CHAOTIC CHARITY Dublin’s 23 homeless charities all purport to reach out to the same cohort of people with the same array of services but there is no coordination between them (Photo: Michael Coghlan)
The recent travails of the Peter McVerry Trust have cast a timely light on the activities of the charities sector, a stratum of society that has morphed from initial altruism into what is now big, big business indeed.
We will return to Peter McVerry Trust in a moment, but first, an overview. There are now 12,000 registered charities in Ireland, or one for every 425 people. There are nearly 380,000 people employed in the charities sector, which makes charity a major industry in its own right. And looked at in the round, it is hard to see how there cannot be considerable duplication and overlap between so many charities competing with one another for what is a finite market of needs.
The journalist Conor Skehan, himself closely allied to homeless charities, recently bemoaned the fact that there are 23 homeless charities in Dublin, employing 900 people, with all purporting to reach out to the same cohort of people with the same array of services, but with no cohesion between them as to which entity is responsible for what.
The McVerry debacle is a salutary lesson in how a well-meaning, down-to-earth initiative aimed at alleviating an acute social problem can turn into a runaway horse that has long since broken its reins and is running wild. And most distressing of all is that the name of Fr Peter McVerry, such a revered and saintly man, should be sullied by the actions – or, in this case, the inactions – of those entrusted to oversee his good works.
The McVerry Trust is the largest non-government provider of emergency accommodation in the State, employing 530 staff and with €177 million in fixed assets. Its income is of the order of €62 million, but when it was on the brink of collapse last year it needed a €15 million bailout from the Government in order to remain afloat. This in turn prompted an investigation and report from the Charities Regulator which uncovered a shambles of poor oversight, lack of financial control, and inadequate governance.
The catalogue of mismanagement was breathtaking, but led back to the same conclusion – that altruistic bodies operate to a different moral standard than their commercial brethren. The public perception is that, simply because of their nature, such bodies are immune to financial irregularities on the part of those who run their affairs.

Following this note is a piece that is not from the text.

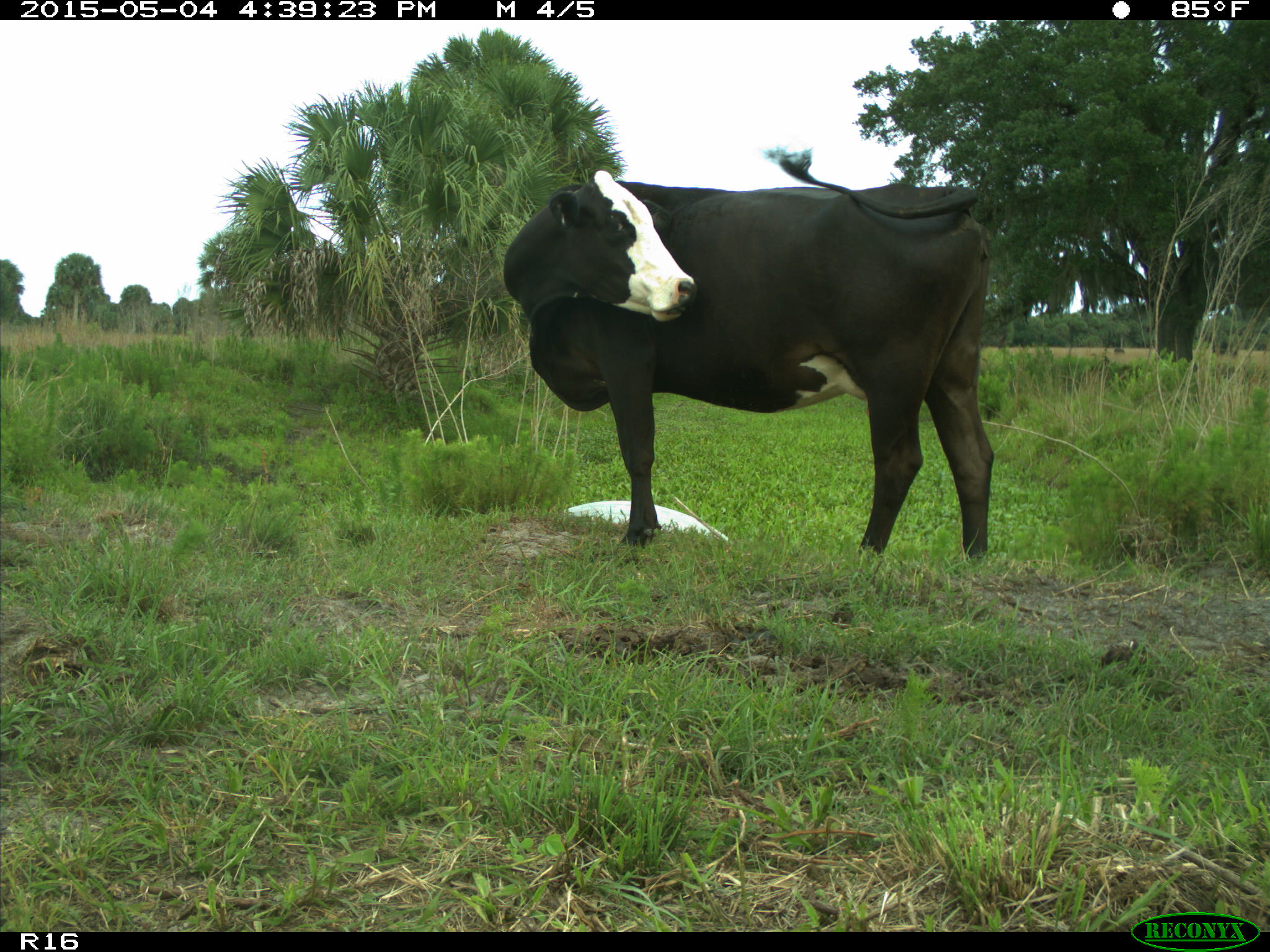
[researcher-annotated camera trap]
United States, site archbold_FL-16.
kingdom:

The report instanced one particular transaction that, in any other organisation, would be dismissed as far fetched. In 2016, the Peter McVerry Trust asked its external auditor to buy a house in Celbridge and then sell it on immediately to the Trust, so that the purchase ‘would not be publicly known’. The house was then rented under a 25-year lease to a friend of the then CEO, even though the friend did not qualify for a housing allocation under Trust rules. The friend was then given a transport contract worth €200,000 a year by the Trust, and was later employed by that body, so that he was simultaneously a Trust tenant, contractor and employee.
The Board of the Trust only found out about the arrangement seven years later, when the CEO retired. Indeed, the Board appeared to have a singularly detached involvement in the Trust affairs – the members actually signed off on a set of accounts showing €19 million owing to creditors, but later pleaded the board was ‘unaware’ of the situation.
Whether the McVerry situation reflects what is happening in the broader charity sector, it has certainly set alarm bells ringing at official level. At a time when compliance, regulation and governance have taken on a new importance in the commercial sector, only one in five charities employ a designated compliance officer.
Clearly, if charity begins at home, those in the front line could start by putting their houses in order.